David Hall reviews Is There A God? by Richard Swinburne.

Richard Swinburne, Nolloth Professor of the Philosophy of the Christian Religion at Oxford, has been arguing for the existence of God since the appearance of his book The Coherence of Theism in 1977. In all that time little in his position seems to have changed, despite the fact that it has been attacked in detail and at length numerous times (see J.L. Mackie, The Miracle of Theism, 1982; A. O’Hear, Experience, Explanation and Faith, 1984; K.M. Parsons, God and the Burden of Proof, 1989; M. Martin, Atheism: A Philosophical Justification, 1990). The present slim volume is little more than an expanded version of the even slimmer booklet Evidence for God, produced in 1986 for the Christian Evidence Society. Both these small works are non-technical versions of the arguments Swinburne presented at length in The Existence of God (1979), which requires a knowledge of probability calculus, Bayes’s Theorem and the fundamentals of inductive logic for full comprehension.

Professor Swinburne is clearly a clever man and one gets the impression that he has chosen the topic of God’s existence as a means of carving out an intellectual niche for himself wherein he can display his ingenuity in devising arguments for what most of his peers regard as a lost cause. This seems particularly to be the case in view of the peculiar version of the God hypothesis that he chooses to defend. Like all the other Gods that are believed in, Professor Swinburne’s seems to be largely a creature of his own invention.

Chapter 1 is devoted to defining God as understood by Swinburne, and begins by claiming that his God is God as understood by Western religion in general, the God of Judaism, Christianity, and Islam. It is not long, however, before it becomes apparent that this is not really so.

In accordance with tradition Swinburne’s God is a person with powers, purposes, and beliefs, omnipotent, omniscient, and perfectly free. Omnipotence is qualified by the stipulation that it does not encompass the doing of the logically impossible, and this is quite in keeping with tradition. But Swinburne also seeks to qualify omniscience by stipulating that God does not know what it is logically impossible to know, and this is a considerable departure from tradition.

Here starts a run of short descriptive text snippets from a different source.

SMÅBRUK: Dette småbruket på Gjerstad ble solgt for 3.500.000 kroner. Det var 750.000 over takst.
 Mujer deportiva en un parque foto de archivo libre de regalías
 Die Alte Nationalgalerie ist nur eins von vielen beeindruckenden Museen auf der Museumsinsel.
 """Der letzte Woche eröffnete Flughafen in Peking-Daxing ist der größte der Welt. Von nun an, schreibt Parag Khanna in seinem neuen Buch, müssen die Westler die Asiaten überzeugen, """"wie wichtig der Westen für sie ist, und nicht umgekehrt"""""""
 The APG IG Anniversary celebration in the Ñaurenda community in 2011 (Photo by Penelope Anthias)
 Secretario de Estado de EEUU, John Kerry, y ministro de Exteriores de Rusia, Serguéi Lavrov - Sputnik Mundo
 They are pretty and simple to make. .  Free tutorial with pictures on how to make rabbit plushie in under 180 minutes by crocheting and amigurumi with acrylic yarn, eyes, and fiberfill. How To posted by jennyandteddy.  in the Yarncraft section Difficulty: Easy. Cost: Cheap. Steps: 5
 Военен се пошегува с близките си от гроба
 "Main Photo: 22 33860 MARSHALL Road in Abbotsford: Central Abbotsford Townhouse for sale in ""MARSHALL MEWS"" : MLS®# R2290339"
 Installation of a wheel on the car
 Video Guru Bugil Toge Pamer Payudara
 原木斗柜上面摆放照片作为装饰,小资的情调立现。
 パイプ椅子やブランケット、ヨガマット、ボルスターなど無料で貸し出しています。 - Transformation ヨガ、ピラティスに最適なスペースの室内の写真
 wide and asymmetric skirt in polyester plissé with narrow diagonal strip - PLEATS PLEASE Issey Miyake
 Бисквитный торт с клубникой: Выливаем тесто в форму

What Swinburne considers it logically impossible for God to know are the future free actions of human beings. So we have the peculiar picture of an ‘omniscient’ God who presumably knows the fate of the physical universe a billion years from now, but does not know today whether you or I will commit murder tomorrow. One cannot help feeling that this is a post-Holocaust discovery about the nature of God. It has been asked what ultimate purpose an infinitely good God could possibly have that would justify creating or sustaining a universe in which the Holocaust would occur. The answer is now available that he didn’t know it would occur so he can in no way be blamed.

The ignorance of Swinburne’s God about the future free actions of human beings stems largely from the fact that he is a God eternal in the sense of being everlasting inside time, not above or beyond it. This, again, is a considerable departure from the majority view of God in the Western theological tradition, which considered God to be eternal in the sense of being outside time altogether. A God inside time leads to all kinds of embarrassing questions about the origin of time and the origin of the world. Is time a co-eternal with God? If God, time, and the world are all co-eternals, why suppose that any one gives rise to any other? If God created the world in time, what was he doing in time before he created it? Why did he create it when he did? What will he do when he brings it to an end? None of these questions are of course raised by Swinburne and have only really been faced up to by Process theologians such as Charles Hartshorne.

Swinburne believes in the existence of this God because he finds it the best explanation for everything that exists: ”we find that the view there is a God explains everything we observe, not just some narrow range of data” (p.2). This means he is unperturbed by the thought that an explanation that explains everything is practically equivalent to no explanation at all. A God that ‘has the whole world in his hands’, is simply an emotionally reassuring way of admitting that things simply are the way they are; if an explanation quite literally explains everything nothing can ever count as evidence against it.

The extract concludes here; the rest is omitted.